The second bus came, dropped everyone off at their hotels, then heeded our request to go to town. He dropped us off, and only then did we realize that not a touk-touk or taxi stirred in the quiet night, no restaurants were open, and we were in Thailand. Being a resourceful pair of trampers, we had booked the cheapest hostel in sight in case something went awry. We decided to sacrifice our $3.80 USD a piece and do the obvious: walk into the nicest hotel around and ask to stay for free. So we did, saying we were students, had veeeerrrry little money, had just arrived, and were leaving tomorrow morning. After speaking with several hotel representatives, we were tucked in to the lobby couches with easy access to the hotel restrooms to perform our morning ablutions.

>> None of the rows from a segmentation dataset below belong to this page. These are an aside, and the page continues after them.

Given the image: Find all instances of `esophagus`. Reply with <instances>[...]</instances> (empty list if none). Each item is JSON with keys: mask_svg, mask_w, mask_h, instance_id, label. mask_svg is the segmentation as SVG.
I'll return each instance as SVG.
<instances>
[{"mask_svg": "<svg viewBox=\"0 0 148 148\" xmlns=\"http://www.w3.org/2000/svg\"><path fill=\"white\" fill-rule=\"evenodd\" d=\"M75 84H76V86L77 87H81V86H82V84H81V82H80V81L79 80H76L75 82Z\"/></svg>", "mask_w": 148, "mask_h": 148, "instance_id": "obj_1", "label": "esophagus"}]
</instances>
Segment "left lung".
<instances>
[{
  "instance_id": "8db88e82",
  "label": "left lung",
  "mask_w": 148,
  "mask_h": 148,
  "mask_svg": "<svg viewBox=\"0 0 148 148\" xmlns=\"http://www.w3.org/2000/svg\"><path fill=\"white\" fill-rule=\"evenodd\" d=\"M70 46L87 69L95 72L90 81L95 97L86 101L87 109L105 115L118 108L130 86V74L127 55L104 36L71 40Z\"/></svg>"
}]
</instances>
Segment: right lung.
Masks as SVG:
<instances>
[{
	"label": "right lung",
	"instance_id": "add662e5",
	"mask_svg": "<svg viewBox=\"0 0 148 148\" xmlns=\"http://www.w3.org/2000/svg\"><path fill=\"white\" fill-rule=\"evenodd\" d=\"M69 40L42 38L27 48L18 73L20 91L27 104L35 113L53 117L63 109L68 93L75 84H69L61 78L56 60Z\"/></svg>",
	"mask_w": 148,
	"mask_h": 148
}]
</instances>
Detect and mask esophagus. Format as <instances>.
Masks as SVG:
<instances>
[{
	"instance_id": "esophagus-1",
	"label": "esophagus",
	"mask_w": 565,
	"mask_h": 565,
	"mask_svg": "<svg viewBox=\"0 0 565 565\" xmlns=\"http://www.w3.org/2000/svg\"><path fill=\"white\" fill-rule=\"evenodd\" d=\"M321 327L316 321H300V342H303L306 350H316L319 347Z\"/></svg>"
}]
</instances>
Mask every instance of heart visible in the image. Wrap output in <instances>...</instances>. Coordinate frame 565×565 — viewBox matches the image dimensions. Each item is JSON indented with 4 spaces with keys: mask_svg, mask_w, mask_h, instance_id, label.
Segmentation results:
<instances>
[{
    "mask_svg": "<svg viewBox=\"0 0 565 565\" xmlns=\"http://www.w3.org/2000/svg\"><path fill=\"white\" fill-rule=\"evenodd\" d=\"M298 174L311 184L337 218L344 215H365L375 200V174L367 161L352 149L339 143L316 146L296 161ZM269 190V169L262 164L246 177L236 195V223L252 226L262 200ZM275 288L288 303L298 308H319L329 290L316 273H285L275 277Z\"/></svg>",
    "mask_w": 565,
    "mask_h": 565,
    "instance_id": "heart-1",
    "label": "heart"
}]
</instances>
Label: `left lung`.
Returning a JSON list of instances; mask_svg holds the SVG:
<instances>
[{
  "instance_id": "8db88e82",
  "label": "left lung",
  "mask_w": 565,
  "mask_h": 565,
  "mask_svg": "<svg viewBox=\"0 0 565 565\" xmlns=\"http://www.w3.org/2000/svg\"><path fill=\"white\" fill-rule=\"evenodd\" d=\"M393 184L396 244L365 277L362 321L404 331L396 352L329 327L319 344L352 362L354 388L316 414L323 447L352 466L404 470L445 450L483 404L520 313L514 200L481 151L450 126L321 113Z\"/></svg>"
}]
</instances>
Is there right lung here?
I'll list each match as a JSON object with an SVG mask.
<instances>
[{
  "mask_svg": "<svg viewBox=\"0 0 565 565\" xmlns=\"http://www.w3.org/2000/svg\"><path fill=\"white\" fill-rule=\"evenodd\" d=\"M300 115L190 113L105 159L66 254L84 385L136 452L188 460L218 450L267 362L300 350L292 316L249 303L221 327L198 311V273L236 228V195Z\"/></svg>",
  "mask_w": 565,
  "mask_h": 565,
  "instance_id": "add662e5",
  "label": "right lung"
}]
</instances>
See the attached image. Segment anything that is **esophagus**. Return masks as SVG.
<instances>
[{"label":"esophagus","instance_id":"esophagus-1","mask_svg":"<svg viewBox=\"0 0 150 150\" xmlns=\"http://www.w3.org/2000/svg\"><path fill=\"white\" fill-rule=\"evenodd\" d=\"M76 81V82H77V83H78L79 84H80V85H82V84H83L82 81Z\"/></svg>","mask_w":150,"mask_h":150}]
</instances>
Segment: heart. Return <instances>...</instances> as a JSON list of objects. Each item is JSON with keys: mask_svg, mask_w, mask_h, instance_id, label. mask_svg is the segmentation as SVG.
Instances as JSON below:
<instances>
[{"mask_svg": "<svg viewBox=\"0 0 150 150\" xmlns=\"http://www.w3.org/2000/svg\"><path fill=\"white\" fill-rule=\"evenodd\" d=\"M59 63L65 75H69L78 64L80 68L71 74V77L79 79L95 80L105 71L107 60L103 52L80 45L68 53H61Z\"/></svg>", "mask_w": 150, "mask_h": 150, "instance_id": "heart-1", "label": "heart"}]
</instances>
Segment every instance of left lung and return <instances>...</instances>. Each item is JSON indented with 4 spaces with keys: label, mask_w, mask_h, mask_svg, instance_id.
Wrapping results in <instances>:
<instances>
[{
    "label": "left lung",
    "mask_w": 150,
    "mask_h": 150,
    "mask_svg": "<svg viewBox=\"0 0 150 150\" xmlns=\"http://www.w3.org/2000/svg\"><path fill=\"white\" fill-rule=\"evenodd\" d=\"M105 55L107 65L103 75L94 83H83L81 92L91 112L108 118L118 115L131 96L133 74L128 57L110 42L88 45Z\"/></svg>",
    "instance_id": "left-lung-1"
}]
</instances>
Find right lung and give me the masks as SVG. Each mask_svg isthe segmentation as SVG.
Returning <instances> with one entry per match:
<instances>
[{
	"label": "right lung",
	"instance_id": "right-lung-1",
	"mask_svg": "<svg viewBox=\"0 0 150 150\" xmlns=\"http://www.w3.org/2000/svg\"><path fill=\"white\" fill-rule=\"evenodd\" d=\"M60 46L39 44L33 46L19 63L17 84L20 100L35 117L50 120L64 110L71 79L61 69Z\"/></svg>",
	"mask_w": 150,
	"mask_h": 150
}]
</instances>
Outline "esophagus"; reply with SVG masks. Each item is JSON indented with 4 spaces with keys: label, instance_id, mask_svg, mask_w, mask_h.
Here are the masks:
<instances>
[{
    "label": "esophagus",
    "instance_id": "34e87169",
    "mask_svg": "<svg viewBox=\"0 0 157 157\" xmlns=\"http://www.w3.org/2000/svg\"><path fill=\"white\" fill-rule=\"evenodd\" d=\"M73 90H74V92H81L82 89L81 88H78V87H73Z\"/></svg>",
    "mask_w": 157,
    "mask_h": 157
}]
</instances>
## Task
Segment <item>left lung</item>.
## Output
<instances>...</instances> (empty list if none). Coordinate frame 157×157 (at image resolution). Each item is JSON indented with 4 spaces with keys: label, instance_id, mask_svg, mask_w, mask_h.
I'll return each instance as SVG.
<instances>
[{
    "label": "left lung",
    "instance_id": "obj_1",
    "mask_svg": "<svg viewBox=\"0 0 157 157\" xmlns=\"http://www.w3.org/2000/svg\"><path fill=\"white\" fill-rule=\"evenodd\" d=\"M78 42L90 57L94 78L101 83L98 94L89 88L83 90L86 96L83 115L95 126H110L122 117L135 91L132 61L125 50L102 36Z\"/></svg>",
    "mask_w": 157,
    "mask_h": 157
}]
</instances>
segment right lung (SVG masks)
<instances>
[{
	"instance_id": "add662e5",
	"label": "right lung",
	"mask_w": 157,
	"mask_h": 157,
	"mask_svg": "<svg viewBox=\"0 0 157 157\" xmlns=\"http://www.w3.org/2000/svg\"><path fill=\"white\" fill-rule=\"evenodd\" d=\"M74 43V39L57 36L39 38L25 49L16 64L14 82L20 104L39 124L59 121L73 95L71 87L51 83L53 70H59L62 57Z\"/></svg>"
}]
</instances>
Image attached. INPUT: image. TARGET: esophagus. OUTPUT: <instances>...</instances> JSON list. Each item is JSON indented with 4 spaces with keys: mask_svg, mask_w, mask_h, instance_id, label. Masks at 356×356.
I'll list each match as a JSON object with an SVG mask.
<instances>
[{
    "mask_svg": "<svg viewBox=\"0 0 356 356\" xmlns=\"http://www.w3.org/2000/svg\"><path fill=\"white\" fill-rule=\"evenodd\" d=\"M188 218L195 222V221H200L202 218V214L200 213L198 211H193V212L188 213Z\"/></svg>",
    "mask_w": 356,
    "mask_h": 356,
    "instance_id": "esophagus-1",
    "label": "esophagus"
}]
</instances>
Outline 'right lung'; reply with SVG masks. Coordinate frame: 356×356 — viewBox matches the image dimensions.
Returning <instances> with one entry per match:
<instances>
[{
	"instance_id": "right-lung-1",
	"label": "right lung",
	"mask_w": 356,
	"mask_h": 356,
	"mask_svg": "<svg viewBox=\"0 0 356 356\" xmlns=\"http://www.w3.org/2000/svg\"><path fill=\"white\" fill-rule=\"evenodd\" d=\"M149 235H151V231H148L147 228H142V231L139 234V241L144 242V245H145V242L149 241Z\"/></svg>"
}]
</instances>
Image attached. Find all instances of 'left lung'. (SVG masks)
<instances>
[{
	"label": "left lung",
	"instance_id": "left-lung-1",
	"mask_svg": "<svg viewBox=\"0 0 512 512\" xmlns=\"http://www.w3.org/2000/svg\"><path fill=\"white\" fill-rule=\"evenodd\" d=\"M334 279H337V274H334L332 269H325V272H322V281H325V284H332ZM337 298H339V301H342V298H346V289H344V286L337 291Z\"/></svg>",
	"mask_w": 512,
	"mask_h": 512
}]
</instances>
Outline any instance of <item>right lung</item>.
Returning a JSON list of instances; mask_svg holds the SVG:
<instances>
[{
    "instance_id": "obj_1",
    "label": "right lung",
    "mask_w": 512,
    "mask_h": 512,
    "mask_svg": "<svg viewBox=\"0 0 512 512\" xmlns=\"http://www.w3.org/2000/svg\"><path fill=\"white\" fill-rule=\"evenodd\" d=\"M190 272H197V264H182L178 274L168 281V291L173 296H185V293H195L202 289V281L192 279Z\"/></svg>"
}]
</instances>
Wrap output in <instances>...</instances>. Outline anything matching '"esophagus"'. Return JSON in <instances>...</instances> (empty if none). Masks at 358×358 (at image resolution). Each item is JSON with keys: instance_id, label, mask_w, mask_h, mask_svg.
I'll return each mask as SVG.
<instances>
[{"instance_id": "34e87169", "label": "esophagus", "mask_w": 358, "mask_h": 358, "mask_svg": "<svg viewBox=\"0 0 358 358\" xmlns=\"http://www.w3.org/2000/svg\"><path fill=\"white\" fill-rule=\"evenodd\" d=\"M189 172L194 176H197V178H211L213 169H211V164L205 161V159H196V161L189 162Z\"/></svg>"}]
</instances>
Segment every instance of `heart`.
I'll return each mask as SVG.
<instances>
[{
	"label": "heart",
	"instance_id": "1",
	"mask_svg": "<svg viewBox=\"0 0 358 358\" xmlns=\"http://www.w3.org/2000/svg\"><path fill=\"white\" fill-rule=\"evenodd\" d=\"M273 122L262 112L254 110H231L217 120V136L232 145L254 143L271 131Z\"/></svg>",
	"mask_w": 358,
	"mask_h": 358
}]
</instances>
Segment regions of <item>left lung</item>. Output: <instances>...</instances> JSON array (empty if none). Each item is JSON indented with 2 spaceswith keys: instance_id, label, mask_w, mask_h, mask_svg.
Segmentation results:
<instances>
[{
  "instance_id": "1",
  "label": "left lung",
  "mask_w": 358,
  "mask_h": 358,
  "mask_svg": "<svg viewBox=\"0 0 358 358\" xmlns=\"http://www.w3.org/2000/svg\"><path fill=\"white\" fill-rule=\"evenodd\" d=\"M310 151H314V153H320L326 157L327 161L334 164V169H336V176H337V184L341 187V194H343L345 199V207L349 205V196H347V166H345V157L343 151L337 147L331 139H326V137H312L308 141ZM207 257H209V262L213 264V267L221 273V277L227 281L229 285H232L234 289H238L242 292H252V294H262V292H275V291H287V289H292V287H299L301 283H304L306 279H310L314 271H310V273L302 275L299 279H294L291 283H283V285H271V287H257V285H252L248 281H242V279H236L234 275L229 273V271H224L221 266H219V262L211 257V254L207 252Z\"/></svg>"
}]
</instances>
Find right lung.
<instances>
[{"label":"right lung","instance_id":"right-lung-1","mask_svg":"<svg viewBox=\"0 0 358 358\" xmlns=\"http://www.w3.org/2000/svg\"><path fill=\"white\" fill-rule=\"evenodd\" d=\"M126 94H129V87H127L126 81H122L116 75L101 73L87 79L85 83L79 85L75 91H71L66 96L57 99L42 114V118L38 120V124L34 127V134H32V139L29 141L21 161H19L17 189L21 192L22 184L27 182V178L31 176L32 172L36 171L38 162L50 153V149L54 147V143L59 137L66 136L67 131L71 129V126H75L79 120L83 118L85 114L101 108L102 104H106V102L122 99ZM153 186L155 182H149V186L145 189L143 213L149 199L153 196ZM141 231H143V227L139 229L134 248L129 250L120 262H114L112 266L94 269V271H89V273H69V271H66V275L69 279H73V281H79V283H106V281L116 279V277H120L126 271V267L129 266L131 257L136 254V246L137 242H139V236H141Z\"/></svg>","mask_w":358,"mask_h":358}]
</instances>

Said morning came too quickly of course, notwithstanding the fact that I forgot about the time change and woke us at 5:30 instead of 1 hour later. Not realizing this, we packed up and found a cab to take us to the harbor to board our ferry to Phi Phi. The old driver came down to 100 Baht ($2.50) from 280, drove us to the harbor, told us not to stay because we were, "two babies, no no no no...bad, ts-ts-ts-ts-ts-ts-ts (insert awkward/violent, somewhat suggestive hand gesture), two babies in dark is no good, no good." He brought us to the market in town where we bought awesome sweet rice food wrapped in banana leaves, then back to the harbor. What a guy.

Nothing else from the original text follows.